■ Passage for review
== Segment start ==

Please note, these thoughts and opinions are my own, and are reflective of my personal experience as part of this team. This post is in no way endorsed by Oiselle.
Months ago, I started this post about being a part of the Oiselle Volée team. The draft was originally entitled “Why The Flock Is About More Than Running.” The title may have changed, but this sentiment remains true.
Since I first joined, after at least two years of hoping to one day ‘being good enough’ to finally be a part of it, the flock as a whole has grown immensely to hundreds, perhaps thousands of birds and “bro birds.” It has gone through many growing pains, as any growing team will, and now as it comes time for current members to decide whether to keep flying with the flock or to spread their wings, I find myself in a place where I refuse to look down.
I am looking only up, at the sky, and to where we can fly, together.
As some may know, I work for a women’s outdoor, athletic and sportswear apparel company as a copywriter and brand voice. This is actually how I first learned about Oiselle, and the influence of my team at work has a lot to do with my taking up running — and, naturally, how I feel about being a part of the Volée team.

== Segment end ==

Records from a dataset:
== Segment start ==

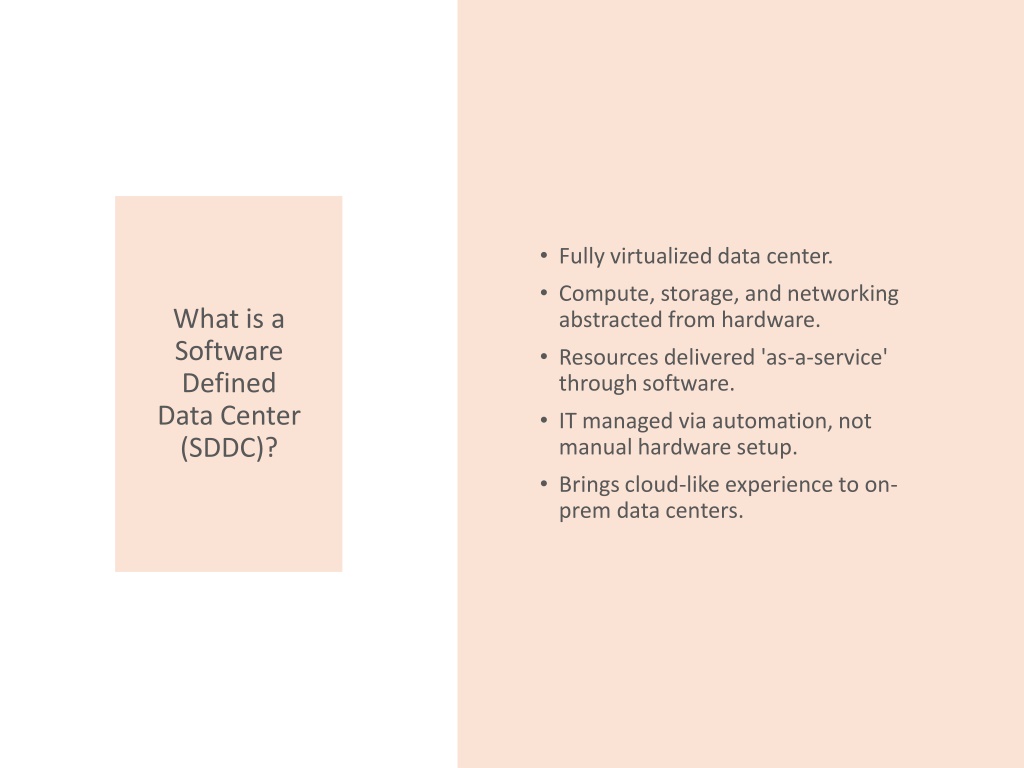 What is a Software Defined Data Center (SDDC)?

• Fully virtualized data center.
• Compute, storage, and networking abstracted from hardware.
• Resources delivered 'as-a-service' through software.
• IT managed via automation, not manual hardware setup.
• Brings cloud-like experience to on-prem data centers.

== Segment end ==

■ Work task A
In the post about the Oiselle Volée team, what was the draft originally titled?
■ Work task B
Quote the post about the Oiselle Volée team from "Months ago, I" to "to look down.".

■ Answer A
“Why The Flock Is About More Than Running.”

■ Answer B
Months ago, I started this post about being a part of the Oiselle Volée team. The draft was originally entitled “Why The Flock Is About More Than Running.” The title may have changed, but this sentiment remains true.
Since I first joined, after at least two years of hoping to one day ‘being good enough’ to finally be a part of it, the flock as a whole has grown immensely to hundreds, perhaps thousands of birds and “bro birds.” It has gone through many growing pains, as any growing team will, and now as it comes time for current members to decide whether to keep flying with the flock or to spread their wings, I find myself in a place where I refuse to look down.